I journeyed to the rural area with some friends and we mounted the SPAPG20’s on long PVC pipes because we were not quite sold on drilling holes for the cords yet in the house until the tests proved successful for internet reception.  For these tests, we did not have access to a cable modem due to the rural area, instead we used Sierra Wireless Overdrive from Sprint which served as the base wireless router.  At the origin building (Building1), we set up the Overdrive and Router 1 with the high gain antenna connected via the RSMA-N male cable to one of the WRT160N’s antenna spots (therefore the WRT160N only had one little black antenna attached to it instead of two).  At the remote location, on the other side of the small and sparse tree-line, we set up Router2 very similar to Router1 (high gain antenna connected in lieu of one of the little black antenna’s in the back) and connected a laptop to Router2.  We pointed the antenna’s to each other, turned on the Overdrive, and waited for a few moments.  Luckily, the WRT160N’s with DD-WRT have a feature built in that not only lets you see the MAC address of the other router, but also the signal strength.  After a few moments, we had a 33% signal strength.  Then the wind started blowing and the signal strength would jump around but the lowest it would get is 15%.  On a good broadband connection that may not affect speed, but on a 3G (barely) signal as the internet source, it probably would not be very fast.  I loaded up the first web page I could think of: Google.  The page loaded quickly, but not quickly so much for me to suspect it was pulling from my computers cache.  Suspecting it still may be pulling from my system cache, I loaded up a separate webpage that is always different, my email.  The page loaded (albeit slowly), but it loaded.  The air hops had worked!  I then tried to load up YouTube… it started loading up and was continuing, but after a few minutes my patience had run out and I decided to view this internet not as a broadband connection, but more like a dial-up connection until a more speedy broadband connection is implemented in the area (which is in progress).
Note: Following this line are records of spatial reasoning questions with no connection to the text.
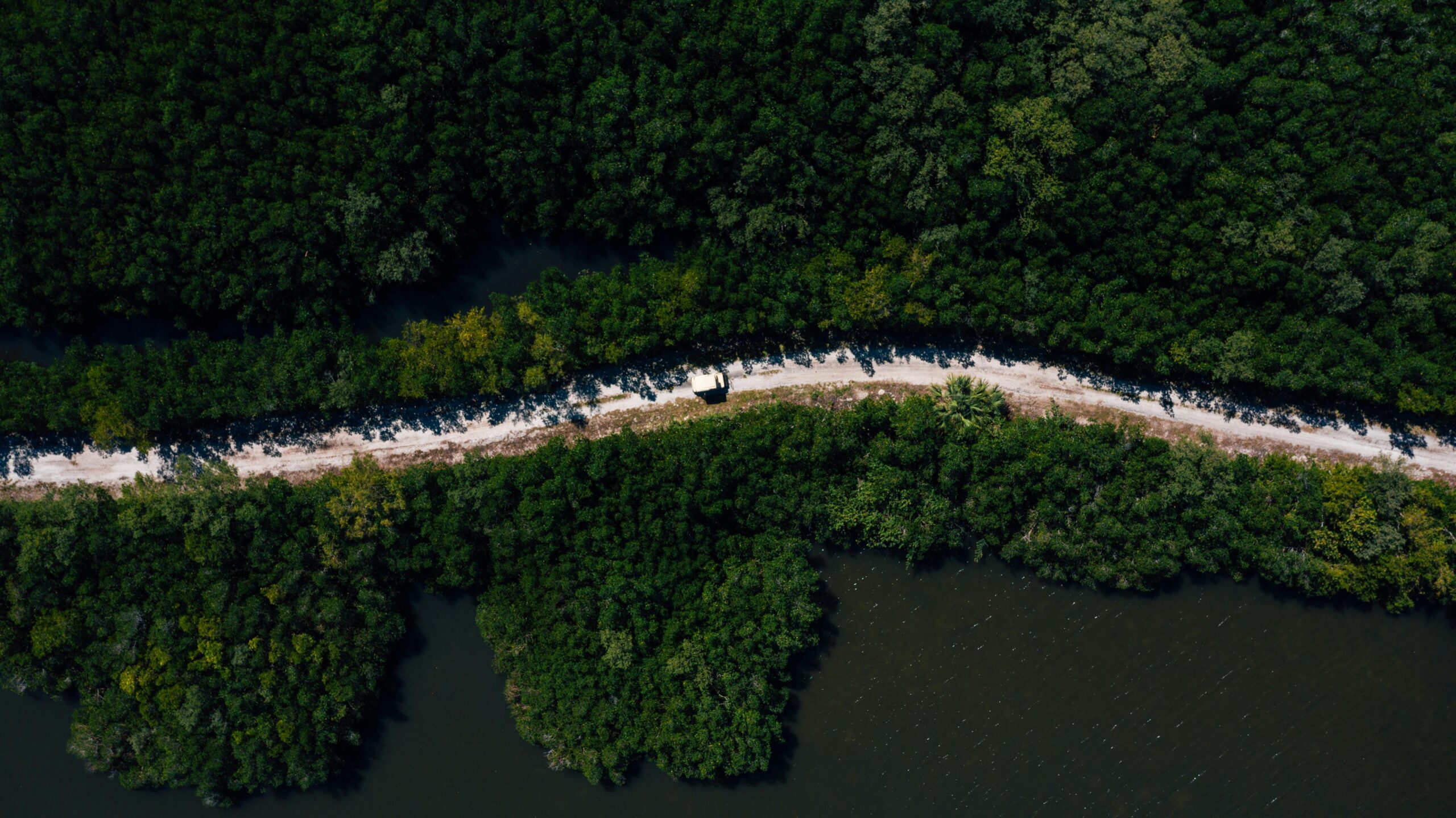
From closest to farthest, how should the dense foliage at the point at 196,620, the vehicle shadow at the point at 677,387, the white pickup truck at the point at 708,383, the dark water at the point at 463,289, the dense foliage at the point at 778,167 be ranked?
the dense foliage at the point at 196,620
the dense foliage at the point at 778,167
the white pickup truck at the point at 708,383
the vehicle shadow at the point at 677,387
the dark water at the point at 463,289

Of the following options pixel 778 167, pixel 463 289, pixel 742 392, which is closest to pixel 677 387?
pixel 742 392

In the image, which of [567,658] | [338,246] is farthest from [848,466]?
[338,246]

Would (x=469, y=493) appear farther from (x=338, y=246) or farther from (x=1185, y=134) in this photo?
(x=1185, y=134)

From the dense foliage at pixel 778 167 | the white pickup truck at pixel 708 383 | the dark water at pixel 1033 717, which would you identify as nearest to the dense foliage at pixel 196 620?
the dark water at pixel 1033 717

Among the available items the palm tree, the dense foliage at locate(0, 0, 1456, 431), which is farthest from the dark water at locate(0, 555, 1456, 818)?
the dense foliage at locate(0, 0, 1456, 431)

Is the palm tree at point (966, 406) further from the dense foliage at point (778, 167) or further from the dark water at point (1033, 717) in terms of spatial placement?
the dark water at point (1033, 717)
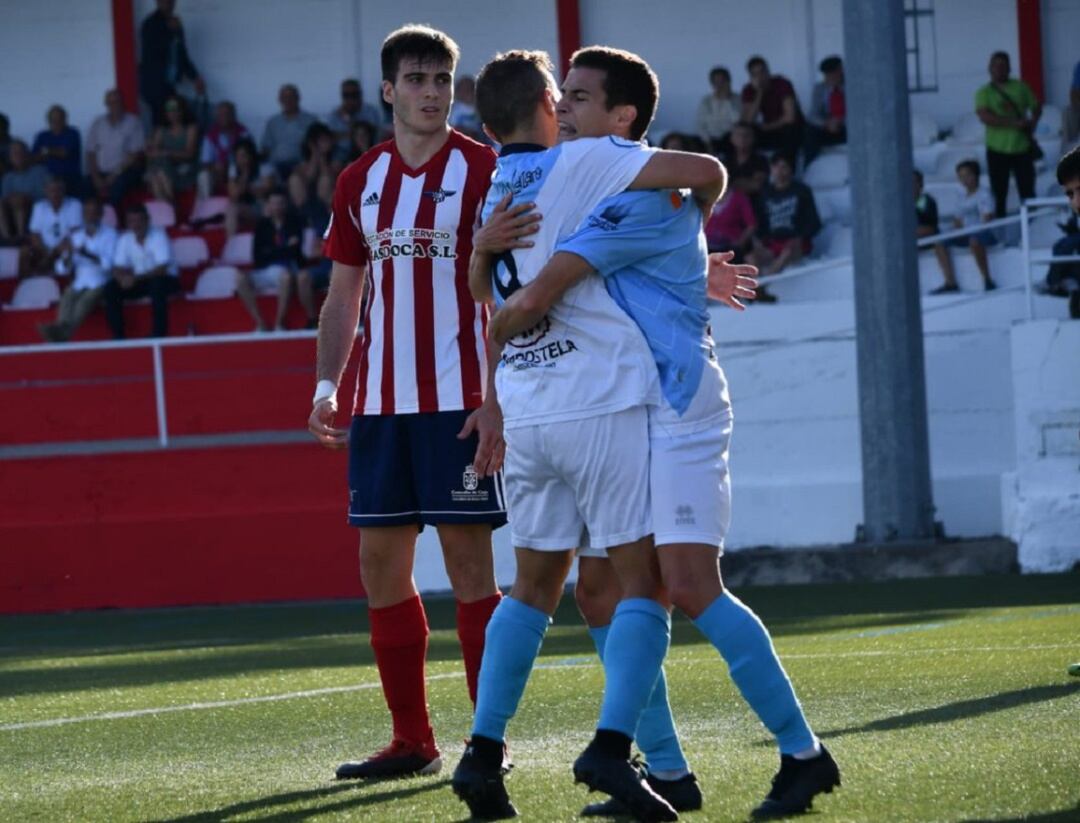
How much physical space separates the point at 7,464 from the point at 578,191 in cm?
1226

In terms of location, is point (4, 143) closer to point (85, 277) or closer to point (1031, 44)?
point (85, 277)

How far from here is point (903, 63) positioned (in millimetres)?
14891

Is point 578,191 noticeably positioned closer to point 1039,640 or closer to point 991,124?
point 1039,640

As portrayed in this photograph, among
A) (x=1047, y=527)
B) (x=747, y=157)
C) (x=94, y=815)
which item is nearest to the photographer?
(x=94, y=815)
Overall, the system worked.  It was not quite what I had expected and ended up costing as much as an Ayrstone probably would have cost anyways (my goal was to save money overall), but it worked.  Would I use it for my own internet?  He!l no, I don’t live in the boones, 16mbps down and minimum 1mbps up.  There ain’t no way I’m living out yonder.  But honestly no, I think next time I would just skip the headache and try the Ayrstone (or something commercially similar) first and see how that goes.

Disclaimer: The websites listed in here with specific brand names are not paying this author, it is simply my opinion and what I had done.)